▸ **Saved data entries**:
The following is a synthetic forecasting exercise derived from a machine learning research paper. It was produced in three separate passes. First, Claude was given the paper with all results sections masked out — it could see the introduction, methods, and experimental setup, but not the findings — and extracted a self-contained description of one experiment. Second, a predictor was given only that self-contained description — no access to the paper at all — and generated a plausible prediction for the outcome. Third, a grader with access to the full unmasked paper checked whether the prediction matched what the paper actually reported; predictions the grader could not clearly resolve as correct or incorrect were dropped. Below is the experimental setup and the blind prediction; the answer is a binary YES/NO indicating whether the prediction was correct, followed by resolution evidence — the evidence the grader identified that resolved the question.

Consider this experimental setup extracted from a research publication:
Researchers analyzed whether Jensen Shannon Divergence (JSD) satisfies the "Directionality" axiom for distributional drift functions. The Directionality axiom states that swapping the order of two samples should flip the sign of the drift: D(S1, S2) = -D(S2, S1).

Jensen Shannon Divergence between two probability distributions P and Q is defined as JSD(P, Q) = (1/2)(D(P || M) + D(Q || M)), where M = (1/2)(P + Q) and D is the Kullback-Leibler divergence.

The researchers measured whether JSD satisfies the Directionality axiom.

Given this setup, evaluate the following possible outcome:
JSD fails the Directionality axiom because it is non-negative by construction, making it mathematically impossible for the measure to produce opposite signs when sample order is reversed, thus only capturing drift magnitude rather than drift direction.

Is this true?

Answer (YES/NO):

▸ **EXERCISE OBJECTIVE**: Could you print the lines above, exactly as written, from the line containing "Consider this experimental" through the final one?

▸ **YOUR SOLUTION**:
Consider this experimental setup extracted from a research publication:
Researchers analyzed whether Jensen Shannon Divergence (JSD) satisfies the "Directionality" axiom for distributional drift functions. The Directionality axiom states that swapping the order of two samples should flip the sign of the drift: D(S1, S2) = -D(S2, S1).

Jensen Shannon Divergence between two probability distributions P and Q is defined as JSD(P, Q) = (1/2)(D(P || M) + D(Q || M)), where M = (1/2)(P + Q) and D is the Kullback-Leibler divergence.

The researchers measured whether JSD satisfies the Directionality axiom.

Given this setup, evaluate the following possible outcome:
JSD fails the Directionality axiom because it is non-negative by construction, making it mathematically impossible for the measure to produce opposite signs when sample order is reversed, thus only capturing drift magnitude rather than drift direction.

Is this true?

Answer (YES/NO):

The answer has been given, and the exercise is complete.